SDKs

CDN bundle

The CDN bundle is the zero-framework integration path. Add a single <script> tag to your storefront page; the loader fetches the merchant SDK, mounts the Pay-with-Agent button, and posts the verified charge to your server endpoint.

Install

<script
  src="https://cdn.oid4pay.com/oid4ac-merchant/v1/loader.js"
  data-merchant-origin="https://shop.example.com"
  data-stripe-connect-acct="acct_..."
  data-charge-endpoint="/api/oid4ac/charge"
  defer
></script>

Element contract

Render a target element where the agent's mandate UI should mount:

<div
  data-oid4pay
  data-sku="test-pinata"
  data-amount-minor="1299"
  data-currency="EUR"
></div>

The bundle scans for [data-oid4pay] elements on DOMContentLoaded and again on oid4pay:rescan custom events.

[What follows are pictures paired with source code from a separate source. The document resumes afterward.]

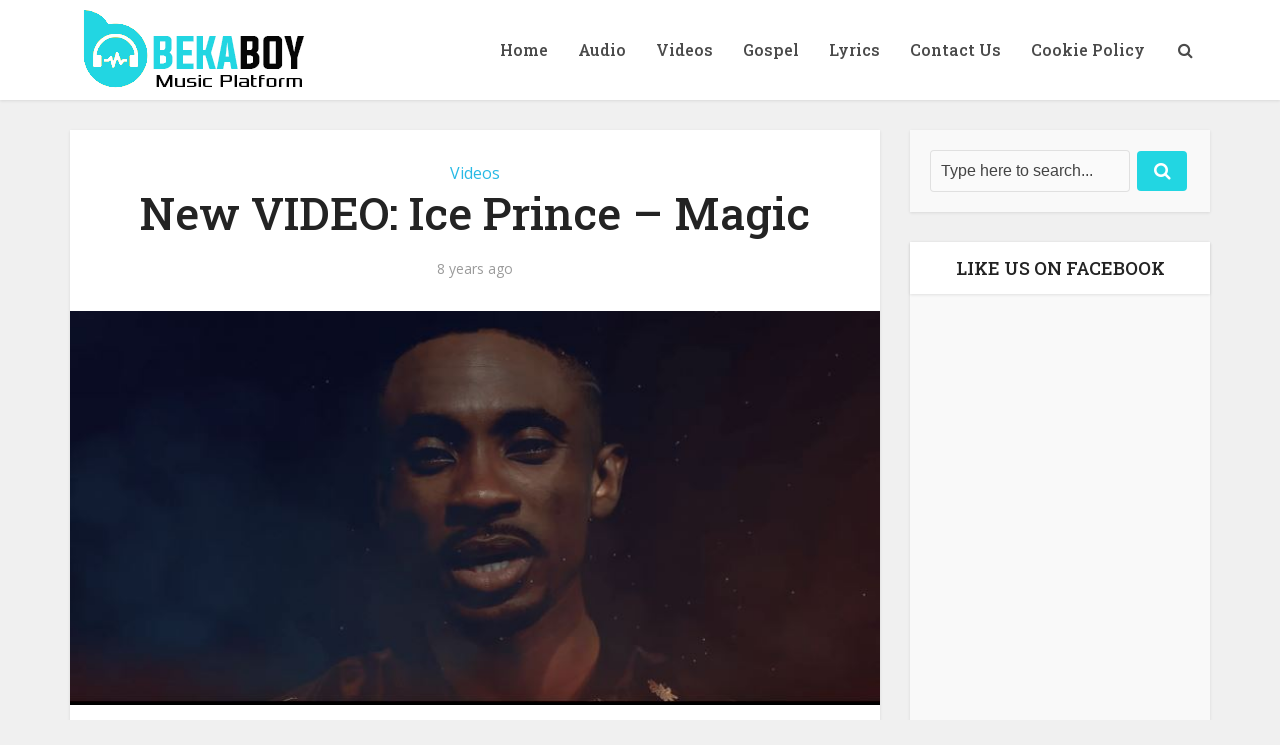

--- FILE ---
content_type: text/html; charset=utf-8
request_url: https://www.google.com/recaptcha/api2/aframe
body_size: 269
content:
<!DOCTYPE HTML><html><head><meta http-equiv="content-type" content="text/html; charset=UTF-8"></head><body><script nonce="xCsBvHkCInVweuDYLyXqfA">/** Anti-fraud and anti-abuse applications only. See google.com/recaptcha */ try{var clients={'sodar':'https://pagead2.googlesyndication.com/pagead/sodar?'};window.addEventListener("message",function(a){try{if(a.source===window.parent){var b=JSON.parse(a.data);var c=clients[b['id']];if(c){var d=document.createElement('img');d.src=c+b['params']+'&rc='+(localStorage.getItem("rc::a")?sessionStorage.getItem("rc::b"):"");window.document.body.appendChild(d);sessionStorage.setItem("rc::e",parseInt(sessionStorage.getItem("rc::e")||0)+1);localStorage.setItem("rc::h",'1768827372693');}}}catch(b){}});window.parent.postMessage("_grecaptcha_ready", "*");}catch(b){}</script></body></html>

Each element renders an inline Pay-with-Agent button.

Configuration

data-* attribute	Purpose
`data-merchant-origin`	Your storefront origin. MUST match the JWKS at `/.well-known/jwks.json`.
`data-charge-endpoint`	Server route on your origin that calls `verifyMandate` + `charge` via the Node / Python / Go SDK.
`data-stripe-connect-acct`	Stripe Connect account id; surfaces in the mandate consent screen.
`data-env`	Optional. Set to `sandbox` to point at `sandbox.oid4pay.com`.
`data-locale`	Optional. `en` default; `nl`, `de`, `fr` ship in v1.

Events

The bundle emits browser events on every state transition:

Event	Detail payload
`oid4pay:mandate-ready`	`{ mandateId, spendCapMinor, currency }`
`oid4pay:charge-started`	`{ sku, amountMinor }`
`oid4pay:charge-succeeded`	`{ chargeId, stripePaymentIntentId }`
`oid4pay:charge-failed`	`{ code, message }`

Browser support

Chromium 120+, Firefox 122+, Safari 17.2+, Edge 120+. The bundle uses Web Crypto Ed25519 directly; legacy browsers fall back to the WASM tweetnacl bundle (loaded on demand only on those targets).

Content Security Policy

Content-Security-Policy:
  default-src 'self';
  script-src 'self' https://cdn.oid4pay.com;
  connect-src 'self' https://as.oid4pay.com https://cdn.oid4pay.com;
  frame-src https://wallet.oid4pay.com;

Subresource Integrity

Every published loader carries an SRI hash at the release manifest at /.well-known/oid4pay-version.json. For supply-chain-sensitive deployments, pin the SRI value:

<script
  src="https://cdn.oid4pay.com/oid4ac-merchant/v1/loader.js"
  integrity="sha384-..."
  crossorigin="anonymous"
></script>

Algorithm whitelist

The CDN bundle accepts ed25519 and ecdsa-p256-sha256 for signed offers; refuses HMAC, alg=none, and every other algorithm. JWT-AT verification accepts EdDSA only, per the algorithm whitelist.

Source

The bundle lives at sdks/cdn-oid4ac-merchant/ in the OID4Pay repo. Builds publish to cdn.oid4pay.com on every tagged release; the immutable URL at cdn.oid4pay.com/oid4ac-merchant/v1.0.0/loader.js is the long-tail-safe pin for production deployments.